Das St.Annen Second Home will Geborgenheit und Sicherheit schenken

Liebe, Geborgenheit und Sicherheit. Das sollen die wichtigsten Werte innerhalb einer Familie sein, doch nicht alle Kinder erleben dies. Wenn Gewalt und Angst das Zusammenleben bestimmen, dann gibt es oft keine andere Möglichkeit, als die Kinder aus diesem Kreislauf zu befreien. In Bad Sooden-Allendorf gibt es mit der St.Annen Second Home UG eine Wohngruppe in der diese Kindern nicht nur betreut und aufgefangen werden, sondern hier wird ihnen auch ein neues zu Hause geboten.

Geschäftsführerin Karolina Hix stand dem meinWMK nun Rede und Antwort, welche Idee eigentlich hinter der Wohngruppe steckt und warum dieses Projekt so wichtig ist.

meinWMK: Ihre Einrichtung ist ein Ort der Sicherheit, für Kinder und Jugendliche, die aus schweren Verhältnissen kommen. Wie versuchen Sie, den Bewohnern zurück in ein geordnetes Leben zu helfen?
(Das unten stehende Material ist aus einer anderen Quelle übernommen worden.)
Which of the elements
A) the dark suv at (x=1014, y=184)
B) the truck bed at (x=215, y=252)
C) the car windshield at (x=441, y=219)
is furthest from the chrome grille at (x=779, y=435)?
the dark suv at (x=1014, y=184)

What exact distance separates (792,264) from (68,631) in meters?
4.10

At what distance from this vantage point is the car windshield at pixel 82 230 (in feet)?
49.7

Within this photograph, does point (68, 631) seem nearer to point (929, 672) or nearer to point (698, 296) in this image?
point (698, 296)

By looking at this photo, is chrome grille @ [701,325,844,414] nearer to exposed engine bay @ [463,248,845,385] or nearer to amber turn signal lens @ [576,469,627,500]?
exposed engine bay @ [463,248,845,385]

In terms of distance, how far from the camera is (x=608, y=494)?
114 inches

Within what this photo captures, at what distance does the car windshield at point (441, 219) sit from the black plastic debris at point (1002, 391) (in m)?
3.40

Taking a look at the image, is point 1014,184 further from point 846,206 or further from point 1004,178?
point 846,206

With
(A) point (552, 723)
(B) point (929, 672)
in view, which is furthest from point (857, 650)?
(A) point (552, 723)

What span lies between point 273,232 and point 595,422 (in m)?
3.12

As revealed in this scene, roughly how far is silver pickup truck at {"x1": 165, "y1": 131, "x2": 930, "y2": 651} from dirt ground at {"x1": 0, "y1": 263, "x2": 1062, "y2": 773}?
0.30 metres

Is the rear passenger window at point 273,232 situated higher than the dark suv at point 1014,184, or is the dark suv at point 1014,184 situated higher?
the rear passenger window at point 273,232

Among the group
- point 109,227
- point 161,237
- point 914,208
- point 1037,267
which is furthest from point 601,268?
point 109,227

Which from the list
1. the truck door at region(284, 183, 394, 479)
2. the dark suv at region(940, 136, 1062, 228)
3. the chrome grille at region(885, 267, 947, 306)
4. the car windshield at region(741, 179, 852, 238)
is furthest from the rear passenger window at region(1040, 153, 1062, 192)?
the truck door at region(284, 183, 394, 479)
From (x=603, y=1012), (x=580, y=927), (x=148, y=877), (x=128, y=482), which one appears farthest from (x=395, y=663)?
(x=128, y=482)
Karolina Hix: Mit unserem Heilpädagogischen Konzept können wir individuell helfen. Halt und Sicherheit ist das was Kinder brauchen, auch Zuverlässigkeit und Ehrlichkeit sind unglaublich wichtig in der Zusammenarbeit mit unseren Kids. Die Beziehung ist das A und O. Ohne Beziehung und Vertrauen gibt es keine Möglichkeit der Zusammenarbeit.
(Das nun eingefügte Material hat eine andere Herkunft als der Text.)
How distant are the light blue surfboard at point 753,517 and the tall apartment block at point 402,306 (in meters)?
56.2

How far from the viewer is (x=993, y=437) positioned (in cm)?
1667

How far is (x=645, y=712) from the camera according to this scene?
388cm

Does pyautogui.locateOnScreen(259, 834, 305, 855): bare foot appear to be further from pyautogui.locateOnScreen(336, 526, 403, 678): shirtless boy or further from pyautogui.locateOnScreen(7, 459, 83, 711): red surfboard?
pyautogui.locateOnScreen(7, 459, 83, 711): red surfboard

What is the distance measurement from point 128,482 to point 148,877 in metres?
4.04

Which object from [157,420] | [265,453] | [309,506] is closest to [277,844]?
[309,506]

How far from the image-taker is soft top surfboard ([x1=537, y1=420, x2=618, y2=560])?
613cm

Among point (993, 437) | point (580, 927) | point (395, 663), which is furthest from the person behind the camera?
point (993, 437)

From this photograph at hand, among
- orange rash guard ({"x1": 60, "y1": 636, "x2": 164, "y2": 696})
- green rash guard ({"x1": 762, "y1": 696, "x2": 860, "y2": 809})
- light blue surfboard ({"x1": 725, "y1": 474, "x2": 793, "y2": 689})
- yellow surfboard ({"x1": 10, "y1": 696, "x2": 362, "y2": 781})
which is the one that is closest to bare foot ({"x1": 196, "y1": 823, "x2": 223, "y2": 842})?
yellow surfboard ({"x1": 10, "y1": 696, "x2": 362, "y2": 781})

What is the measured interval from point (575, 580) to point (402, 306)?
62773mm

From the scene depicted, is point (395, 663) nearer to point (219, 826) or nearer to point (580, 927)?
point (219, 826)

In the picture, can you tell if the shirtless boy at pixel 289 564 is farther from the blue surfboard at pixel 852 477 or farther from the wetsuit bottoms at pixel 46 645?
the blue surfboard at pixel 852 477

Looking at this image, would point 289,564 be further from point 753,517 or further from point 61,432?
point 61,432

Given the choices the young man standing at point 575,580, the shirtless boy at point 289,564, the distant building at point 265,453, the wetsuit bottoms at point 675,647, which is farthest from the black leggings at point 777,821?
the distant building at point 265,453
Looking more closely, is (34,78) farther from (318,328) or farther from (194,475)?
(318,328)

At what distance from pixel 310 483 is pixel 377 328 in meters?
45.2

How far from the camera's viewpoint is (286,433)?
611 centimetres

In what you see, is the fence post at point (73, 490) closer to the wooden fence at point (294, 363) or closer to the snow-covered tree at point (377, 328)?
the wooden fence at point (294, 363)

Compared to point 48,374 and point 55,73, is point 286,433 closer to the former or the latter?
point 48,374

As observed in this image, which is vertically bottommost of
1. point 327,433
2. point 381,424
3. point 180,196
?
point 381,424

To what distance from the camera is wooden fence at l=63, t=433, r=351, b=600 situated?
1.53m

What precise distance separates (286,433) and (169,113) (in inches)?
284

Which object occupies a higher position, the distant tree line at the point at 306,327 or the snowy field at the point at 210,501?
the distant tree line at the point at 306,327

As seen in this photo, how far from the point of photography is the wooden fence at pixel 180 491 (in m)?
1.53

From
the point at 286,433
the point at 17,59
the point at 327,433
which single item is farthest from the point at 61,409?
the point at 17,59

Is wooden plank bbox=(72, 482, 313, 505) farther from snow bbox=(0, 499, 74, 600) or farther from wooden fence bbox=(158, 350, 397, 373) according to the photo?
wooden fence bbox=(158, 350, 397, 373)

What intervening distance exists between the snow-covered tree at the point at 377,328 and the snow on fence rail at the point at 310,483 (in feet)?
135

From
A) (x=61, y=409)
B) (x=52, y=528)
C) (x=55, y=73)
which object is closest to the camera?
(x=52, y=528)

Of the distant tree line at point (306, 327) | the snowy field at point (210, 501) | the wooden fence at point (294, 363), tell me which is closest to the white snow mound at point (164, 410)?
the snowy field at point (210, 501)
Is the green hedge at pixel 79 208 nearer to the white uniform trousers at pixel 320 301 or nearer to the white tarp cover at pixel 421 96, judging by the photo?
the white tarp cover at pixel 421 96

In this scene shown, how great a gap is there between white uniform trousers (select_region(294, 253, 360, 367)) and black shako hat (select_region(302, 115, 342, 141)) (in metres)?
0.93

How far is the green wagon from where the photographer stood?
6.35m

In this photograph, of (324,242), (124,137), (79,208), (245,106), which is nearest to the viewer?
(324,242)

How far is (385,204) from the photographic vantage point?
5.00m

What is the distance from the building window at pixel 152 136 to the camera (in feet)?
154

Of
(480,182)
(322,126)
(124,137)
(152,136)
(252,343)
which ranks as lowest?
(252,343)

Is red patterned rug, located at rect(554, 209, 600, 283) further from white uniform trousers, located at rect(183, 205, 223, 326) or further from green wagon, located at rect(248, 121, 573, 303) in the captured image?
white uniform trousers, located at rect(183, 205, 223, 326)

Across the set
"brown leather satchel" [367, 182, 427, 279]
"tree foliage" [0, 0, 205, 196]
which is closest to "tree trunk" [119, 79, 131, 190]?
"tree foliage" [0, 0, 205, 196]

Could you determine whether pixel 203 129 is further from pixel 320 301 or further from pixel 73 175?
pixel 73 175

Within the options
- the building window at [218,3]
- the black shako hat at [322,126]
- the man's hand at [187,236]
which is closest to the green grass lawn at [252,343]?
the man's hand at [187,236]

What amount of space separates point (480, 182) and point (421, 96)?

Die Wohngruppe St.Annen Second Home UG liegt im Herzen von Bad Sooden-Allendorf. Was ist das Besondere an der Wohngruppe?

Oh, Vieles! Wir sind eine kleine Wohngruppe mit einem sehr familiären Kontext. Das besondere sind unsere Mitarbeiter, die sich mit Herzblut für das Projekt engagieren. Unsere Kollegen kommen aus verschiedenen Bereichen. Diese Multiprofessionalität gibt uns eine besondere Möglichkeit die Problematiken und jeweiligen Situationen aus verschiedenen Perspektiven zu betrachten und dementsprechende Konzepte zu entwickeln

Die Bewohner leben alle gemeinsam unter einem Dach. Wie sieht da der Alltag aus und wie wichtig ist ein Ausgleich in der Natur?

Die naturnahe und reizarme Umgebung ist uns sehr wichtig – Bad Sooden-Allendorf ist sehr vielfältig und einfach nur wunderschön – die Kinder fühlen sich mit dem Ort sehr verbunden. Und unser Alltag ist so wie in einer normalen Familie. Der Alltag wird mit gemeinsamen Angeboten, Verantwortung unter Berücksichtigung der persönlichen Bedürfnisse geregelt.

Die Jugendlichen und Kinder in einer sicheren Umgebung zu betreuen ist viel Arbeit. Welches Team steht hinter der Wohngruppe?

Wir beschäftigen Kollegen aus unterschiedlichen professionellen Bereichen – Sozialpädagogen, Psychologen, Heil- und Erlebnispädagogen. Zusätzlich verfügen unsere Kollegen über zusätzliche Qualifikationen im therapeutischen Bereich.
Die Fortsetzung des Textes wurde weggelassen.